:: PROBLEM REQUIREMENTS ::
Carry over the lines from the one containing "pixel 117 36 or" through the last line, both included, leaving every line's wording unchanged except for adding 115 to each pixel coordinate in the answers.

__________________________________________________

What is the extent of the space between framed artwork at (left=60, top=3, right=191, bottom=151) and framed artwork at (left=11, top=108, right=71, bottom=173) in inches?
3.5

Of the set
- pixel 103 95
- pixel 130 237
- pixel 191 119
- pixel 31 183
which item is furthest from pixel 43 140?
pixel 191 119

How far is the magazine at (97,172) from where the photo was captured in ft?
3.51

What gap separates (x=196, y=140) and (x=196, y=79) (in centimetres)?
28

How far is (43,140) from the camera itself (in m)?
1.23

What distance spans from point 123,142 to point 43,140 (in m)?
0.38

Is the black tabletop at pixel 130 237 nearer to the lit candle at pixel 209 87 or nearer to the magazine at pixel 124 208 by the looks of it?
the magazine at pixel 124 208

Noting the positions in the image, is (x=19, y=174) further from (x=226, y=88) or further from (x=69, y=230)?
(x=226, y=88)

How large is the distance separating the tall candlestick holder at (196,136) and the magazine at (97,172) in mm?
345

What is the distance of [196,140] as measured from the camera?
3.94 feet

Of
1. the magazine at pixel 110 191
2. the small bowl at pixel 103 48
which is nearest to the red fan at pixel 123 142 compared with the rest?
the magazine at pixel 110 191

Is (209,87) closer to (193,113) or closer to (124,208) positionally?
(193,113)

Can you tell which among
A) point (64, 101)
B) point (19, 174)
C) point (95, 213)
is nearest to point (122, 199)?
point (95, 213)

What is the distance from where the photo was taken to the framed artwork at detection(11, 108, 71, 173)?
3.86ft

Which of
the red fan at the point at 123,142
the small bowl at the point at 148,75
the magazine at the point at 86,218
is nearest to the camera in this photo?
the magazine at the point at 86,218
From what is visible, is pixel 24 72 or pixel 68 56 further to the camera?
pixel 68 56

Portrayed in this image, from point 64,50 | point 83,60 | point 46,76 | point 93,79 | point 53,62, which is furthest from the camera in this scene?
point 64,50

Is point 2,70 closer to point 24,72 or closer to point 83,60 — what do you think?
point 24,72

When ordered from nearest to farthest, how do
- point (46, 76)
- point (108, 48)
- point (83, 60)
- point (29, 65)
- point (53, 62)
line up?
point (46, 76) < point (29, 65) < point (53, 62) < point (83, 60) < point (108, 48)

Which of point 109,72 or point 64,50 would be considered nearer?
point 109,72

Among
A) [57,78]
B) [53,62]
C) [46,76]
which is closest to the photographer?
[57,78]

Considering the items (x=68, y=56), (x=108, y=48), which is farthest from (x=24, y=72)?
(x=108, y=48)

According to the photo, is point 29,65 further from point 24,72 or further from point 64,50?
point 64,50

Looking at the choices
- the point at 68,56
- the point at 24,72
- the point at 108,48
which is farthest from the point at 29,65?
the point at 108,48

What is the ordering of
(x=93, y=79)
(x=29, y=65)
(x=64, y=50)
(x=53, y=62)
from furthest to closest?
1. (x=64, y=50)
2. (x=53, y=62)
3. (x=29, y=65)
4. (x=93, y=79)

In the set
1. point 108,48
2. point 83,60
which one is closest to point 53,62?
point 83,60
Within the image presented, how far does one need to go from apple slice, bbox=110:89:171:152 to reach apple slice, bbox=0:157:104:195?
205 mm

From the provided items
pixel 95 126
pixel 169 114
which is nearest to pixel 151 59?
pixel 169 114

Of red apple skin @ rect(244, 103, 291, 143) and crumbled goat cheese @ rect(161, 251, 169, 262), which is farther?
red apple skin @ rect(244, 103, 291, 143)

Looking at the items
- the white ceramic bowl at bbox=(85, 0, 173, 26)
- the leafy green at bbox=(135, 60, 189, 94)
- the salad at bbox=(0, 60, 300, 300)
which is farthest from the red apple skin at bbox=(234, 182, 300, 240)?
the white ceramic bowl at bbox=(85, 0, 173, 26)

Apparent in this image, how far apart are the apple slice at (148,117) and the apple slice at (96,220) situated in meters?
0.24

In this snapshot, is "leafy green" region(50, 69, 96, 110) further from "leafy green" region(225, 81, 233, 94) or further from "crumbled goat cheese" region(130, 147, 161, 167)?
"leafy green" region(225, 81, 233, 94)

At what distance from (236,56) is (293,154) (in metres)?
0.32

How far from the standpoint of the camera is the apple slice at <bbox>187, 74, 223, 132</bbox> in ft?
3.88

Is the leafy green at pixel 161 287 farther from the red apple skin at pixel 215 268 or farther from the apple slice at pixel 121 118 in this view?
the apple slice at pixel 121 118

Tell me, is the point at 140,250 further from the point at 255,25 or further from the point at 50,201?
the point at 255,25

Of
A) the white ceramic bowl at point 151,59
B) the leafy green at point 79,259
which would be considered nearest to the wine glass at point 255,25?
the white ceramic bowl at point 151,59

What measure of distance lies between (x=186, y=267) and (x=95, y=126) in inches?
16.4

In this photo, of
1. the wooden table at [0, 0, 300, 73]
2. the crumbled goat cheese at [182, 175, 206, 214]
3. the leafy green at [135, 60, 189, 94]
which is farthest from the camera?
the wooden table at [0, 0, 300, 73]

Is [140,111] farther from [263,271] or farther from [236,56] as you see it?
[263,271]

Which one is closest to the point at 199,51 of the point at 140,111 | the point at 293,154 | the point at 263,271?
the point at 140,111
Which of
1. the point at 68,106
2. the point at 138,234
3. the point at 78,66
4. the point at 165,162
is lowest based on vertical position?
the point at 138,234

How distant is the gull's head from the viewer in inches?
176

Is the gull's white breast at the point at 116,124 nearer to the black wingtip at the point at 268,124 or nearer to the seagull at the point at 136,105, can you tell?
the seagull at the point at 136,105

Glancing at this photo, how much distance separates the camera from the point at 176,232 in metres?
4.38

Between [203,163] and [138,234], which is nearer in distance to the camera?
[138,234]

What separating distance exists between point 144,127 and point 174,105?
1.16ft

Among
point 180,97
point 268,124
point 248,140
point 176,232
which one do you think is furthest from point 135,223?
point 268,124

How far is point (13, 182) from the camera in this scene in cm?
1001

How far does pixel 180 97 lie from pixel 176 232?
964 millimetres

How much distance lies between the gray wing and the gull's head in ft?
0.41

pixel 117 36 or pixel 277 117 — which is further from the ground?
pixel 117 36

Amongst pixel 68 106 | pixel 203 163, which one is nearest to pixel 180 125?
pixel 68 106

__________________________________________________

:: SOLUTION TO THE EXERCISE ::
pixel 117 36 or pixel 277 117 — which is further from the ground?
pixel 232 151

Amongst pixel 68 106 | pixel 203 163, which one is nearest to pixel 180 125?
pixel 183 221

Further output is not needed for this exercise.